* [TASK REQUIREMENTS]
Look below for the line with "In this photo, between". Extract that line and each one after it through the last, word for word.

(Excerpts from a spatial dataset)
------------------------------------------------------------------------
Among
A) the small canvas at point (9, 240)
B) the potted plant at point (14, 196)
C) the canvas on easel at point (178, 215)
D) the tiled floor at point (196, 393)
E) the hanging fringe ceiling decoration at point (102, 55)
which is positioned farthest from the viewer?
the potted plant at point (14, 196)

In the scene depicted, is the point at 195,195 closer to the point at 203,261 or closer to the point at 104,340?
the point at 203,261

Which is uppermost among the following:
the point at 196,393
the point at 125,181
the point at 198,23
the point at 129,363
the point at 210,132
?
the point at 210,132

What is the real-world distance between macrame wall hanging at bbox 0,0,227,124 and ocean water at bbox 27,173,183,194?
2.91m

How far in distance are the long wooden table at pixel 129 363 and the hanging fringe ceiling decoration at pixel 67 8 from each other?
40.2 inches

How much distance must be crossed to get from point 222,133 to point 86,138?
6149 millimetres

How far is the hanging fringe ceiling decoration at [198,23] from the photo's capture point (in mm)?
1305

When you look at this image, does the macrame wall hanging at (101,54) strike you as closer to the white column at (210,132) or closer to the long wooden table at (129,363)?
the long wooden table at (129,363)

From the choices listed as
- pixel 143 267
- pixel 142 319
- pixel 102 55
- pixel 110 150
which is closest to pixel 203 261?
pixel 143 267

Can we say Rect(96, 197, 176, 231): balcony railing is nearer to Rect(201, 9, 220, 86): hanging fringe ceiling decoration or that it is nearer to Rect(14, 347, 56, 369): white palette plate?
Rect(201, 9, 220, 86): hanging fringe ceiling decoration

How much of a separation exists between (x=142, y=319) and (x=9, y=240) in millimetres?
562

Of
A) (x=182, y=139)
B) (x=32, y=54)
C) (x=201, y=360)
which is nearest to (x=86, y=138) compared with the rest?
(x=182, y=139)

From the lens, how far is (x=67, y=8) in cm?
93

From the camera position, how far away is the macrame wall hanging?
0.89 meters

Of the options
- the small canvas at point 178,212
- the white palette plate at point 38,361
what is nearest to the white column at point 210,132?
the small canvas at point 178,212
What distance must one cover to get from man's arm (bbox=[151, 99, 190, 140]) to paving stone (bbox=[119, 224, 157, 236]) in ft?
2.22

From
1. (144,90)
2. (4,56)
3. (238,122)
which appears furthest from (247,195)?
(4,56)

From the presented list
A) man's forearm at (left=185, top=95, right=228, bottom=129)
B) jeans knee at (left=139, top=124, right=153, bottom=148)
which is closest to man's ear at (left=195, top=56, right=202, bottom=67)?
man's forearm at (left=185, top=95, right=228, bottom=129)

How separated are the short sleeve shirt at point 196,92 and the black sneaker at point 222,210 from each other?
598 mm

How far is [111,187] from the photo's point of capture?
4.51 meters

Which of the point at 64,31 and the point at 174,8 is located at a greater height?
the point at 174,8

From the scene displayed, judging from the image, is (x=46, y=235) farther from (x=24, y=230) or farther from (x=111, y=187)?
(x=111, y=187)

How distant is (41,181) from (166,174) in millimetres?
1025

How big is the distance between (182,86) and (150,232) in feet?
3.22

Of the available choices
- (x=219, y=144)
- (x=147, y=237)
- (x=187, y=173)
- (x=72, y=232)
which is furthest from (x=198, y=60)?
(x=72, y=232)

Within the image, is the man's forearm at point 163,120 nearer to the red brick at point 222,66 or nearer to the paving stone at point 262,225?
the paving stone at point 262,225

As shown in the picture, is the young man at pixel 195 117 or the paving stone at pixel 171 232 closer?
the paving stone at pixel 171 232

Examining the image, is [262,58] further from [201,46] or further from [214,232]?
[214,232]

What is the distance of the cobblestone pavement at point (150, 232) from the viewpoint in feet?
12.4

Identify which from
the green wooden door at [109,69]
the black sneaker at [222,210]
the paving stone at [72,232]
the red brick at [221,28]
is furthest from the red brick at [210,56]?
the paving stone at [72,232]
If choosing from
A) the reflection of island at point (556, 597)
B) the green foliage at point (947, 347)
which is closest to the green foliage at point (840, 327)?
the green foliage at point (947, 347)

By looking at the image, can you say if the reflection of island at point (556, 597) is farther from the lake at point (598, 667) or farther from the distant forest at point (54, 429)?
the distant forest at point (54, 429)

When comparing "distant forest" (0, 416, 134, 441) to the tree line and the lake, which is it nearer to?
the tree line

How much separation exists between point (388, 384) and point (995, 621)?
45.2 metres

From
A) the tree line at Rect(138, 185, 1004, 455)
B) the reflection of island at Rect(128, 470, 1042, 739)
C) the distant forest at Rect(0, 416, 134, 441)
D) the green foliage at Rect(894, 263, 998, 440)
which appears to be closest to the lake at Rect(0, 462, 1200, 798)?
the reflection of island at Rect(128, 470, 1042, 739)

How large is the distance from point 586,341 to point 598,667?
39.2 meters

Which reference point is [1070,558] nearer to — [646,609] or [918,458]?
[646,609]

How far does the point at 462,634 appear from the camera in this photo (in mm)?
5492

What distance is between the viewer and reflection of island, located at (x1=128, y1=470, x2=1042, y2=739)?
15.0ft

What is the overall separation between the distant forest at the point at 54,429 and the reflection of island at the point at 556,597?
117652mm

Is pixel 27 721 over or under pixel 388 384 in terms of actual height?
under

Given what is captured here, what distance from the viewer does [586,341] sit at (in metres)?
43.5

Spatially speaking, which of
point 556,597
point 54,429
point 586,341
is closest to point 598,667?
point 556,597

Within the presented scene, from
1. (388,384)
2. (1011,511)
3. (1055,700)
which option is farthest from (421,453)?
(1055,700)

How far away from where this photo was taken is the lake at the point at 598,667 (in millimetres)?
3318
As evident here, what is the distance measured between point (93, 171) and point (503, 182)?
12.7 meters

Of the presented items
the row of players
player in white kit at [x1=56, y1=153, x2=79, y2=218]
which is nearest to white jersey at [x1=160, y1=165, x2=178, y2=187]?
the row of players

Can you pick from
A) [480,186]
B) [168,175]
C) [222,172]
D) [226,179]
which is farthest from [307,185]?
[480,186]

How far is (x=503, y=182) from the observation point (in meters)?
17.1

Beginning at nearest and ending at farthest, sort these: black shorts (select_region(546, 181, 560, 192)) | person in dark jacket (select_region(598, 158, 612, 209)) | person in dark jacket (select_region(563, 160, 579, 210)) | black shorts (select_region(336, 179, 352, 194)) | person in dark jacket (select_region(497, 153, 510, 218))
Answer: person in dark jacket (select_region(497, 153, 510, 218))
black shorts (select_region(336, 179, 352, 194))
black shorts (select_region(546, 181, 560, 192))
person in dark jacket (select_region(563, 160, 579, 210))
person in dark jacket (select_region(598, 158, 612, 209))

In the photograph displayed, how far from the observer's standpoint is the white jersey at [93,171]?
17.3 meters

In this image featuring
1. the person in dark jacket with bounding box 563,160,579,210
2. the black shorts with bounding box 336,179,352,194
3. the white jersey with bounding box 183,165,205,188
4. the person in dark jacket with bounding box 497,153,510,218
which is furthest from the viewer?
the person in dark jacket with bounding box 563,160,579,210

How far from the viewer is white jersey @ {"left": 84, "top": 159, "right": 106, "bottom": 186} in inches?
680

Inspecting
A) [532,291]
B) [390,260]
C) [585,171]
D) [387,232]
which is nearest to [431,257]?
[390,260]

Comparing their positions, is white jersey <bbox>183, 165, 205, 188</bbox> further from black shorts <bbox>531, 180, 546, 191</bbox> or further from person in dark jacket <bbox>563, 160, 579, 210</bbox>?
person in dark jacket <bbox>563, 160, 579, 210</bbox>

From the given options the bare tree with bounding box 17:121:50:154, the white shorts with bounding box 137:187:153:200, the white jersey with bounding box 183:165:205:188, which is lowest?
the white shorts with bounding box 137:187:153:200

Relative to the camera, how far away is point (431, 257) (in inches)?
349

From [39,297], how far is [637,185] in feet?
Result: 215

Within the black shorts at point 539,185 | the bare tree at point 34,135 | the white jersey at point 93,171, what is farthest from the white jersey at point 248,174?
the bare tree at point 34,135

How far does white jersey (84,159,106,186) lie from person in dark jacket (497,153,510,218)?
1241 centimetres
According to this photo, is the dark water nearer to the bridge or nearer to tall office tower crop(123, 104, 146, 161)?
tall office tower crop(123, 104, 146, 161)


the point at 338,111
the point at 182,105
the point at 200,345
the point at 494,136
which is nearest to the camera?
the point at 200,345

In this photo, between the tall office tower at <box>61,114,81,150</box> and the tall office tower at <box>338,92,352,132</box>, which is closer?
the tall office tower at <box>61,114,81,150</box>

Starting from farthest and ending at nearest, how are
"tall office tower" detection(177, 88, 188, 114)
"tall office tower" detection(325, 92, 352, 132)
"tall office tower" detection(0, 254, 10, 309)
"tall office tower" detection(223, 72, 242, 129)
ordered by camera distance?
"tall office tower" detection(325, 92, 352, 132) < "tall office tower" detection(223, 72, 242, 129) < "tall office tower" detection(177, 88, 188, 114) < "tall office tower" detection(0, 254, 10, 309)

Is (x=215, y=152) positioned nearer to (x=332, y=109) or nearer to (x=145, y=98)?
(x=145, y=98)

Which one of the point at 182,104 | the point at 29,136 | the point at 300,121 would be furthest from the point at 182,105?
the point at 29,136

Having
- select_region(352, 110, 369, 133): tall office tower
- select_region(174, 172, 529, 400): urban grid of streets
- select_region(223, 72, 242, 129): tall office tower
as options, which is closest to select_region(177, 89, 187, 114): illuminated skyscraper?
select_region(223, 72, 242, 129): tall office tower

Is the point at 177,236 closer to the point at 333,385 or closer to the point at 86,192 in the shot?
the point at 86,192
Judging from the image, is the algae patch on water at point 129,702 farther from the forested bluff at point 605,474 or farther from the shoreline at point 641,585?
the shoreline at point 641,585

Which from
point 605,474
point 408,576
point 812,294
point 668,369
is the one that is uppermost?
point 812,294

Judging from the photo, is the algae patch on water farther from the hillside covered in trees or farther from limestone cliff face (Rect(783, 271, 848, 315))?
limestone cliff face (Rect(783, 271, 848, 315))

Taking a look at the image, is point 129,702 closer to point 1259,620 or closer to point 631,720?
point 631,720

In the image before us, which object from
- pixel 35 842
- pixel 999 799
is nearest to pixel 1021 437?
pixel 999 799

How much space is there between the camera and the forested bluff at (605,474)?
------------------------------------------------------------------------
* [TASK ANSWER]
In this photo, between the tall office tower at <box>61,114,81,150</box> and the tall office tower at <box>338,92,352,132</box>, which is closer?
the tall office tower at <box>61,114,81,150</box>

Starting from farthest and ending at nearest, how are
"tall office tower" detection(177, 88, 188, 114)
"tall office tower" detection(325, 92, 352, 132)
"tall office tower" detection(0, 254, 10, 309)
"tall office tower" detection(223, 72, 242, 129)
ordered by camera distance?
"tall office tower" detection(325, 92, 352, 132) < "tall office tower" detection(223, 72, 242, 129) < "tall office tower" detection(177, 88, 188, 114) < "tall office tower" detection(0, 254, 10, 309)

Is (x=215, y=152) positioned nearer to (x=332, y=109) or nearer to (x=145, y=98)?
(x=145, y=98)

Which one of the point at 182,104 | the point at 29,136 | the point at 300,121 would be furthest from the point at 182,105?
the point at 29,136

Having
- select_region(352, 110, 369, 133): tall office tower
- select_region(174, 172, 529, 400): urban grid of streets
- select_region(223, 72, 242, 129): tall office tower
as options, which is closest to select_region(177, 89, 187, 114): illuminated skyscraper?
select_region(223, 72, 242, 129): tall office tower

Is the point at 177,236 closer to the point at 333,385 or closer to the point at 86,192 in the shot?
the point at 86,192
Judging from the image, is the algae patch on water at point 129,702 farther from the forested bluff at point 605,474 or farther from the shoreline at point 641,585?
the shoreline at point 641,585

Which from
point 605,474
point 408,576
point 812,294
point 668,369
is the one that is uppermost?
point 812,294

Judging from the photo, is the algae patch on water farther from the hillside covered in trees or farther from limestone cliff face (Rect(783, 271, 848, 315))?
limestone cliff face (Rect(783, 271, 848, 315))

Taking a look at the image, is point 129,702 closer to point 1259,620 or closer to point 631,720?
point 631,720

In the image before us, which object from
- pixel 35 842
- pixel 999 799
is nearest to pixel 1021 437?
pixel 999 799

How much space is there between the camera and the forested bluff at (605,474)?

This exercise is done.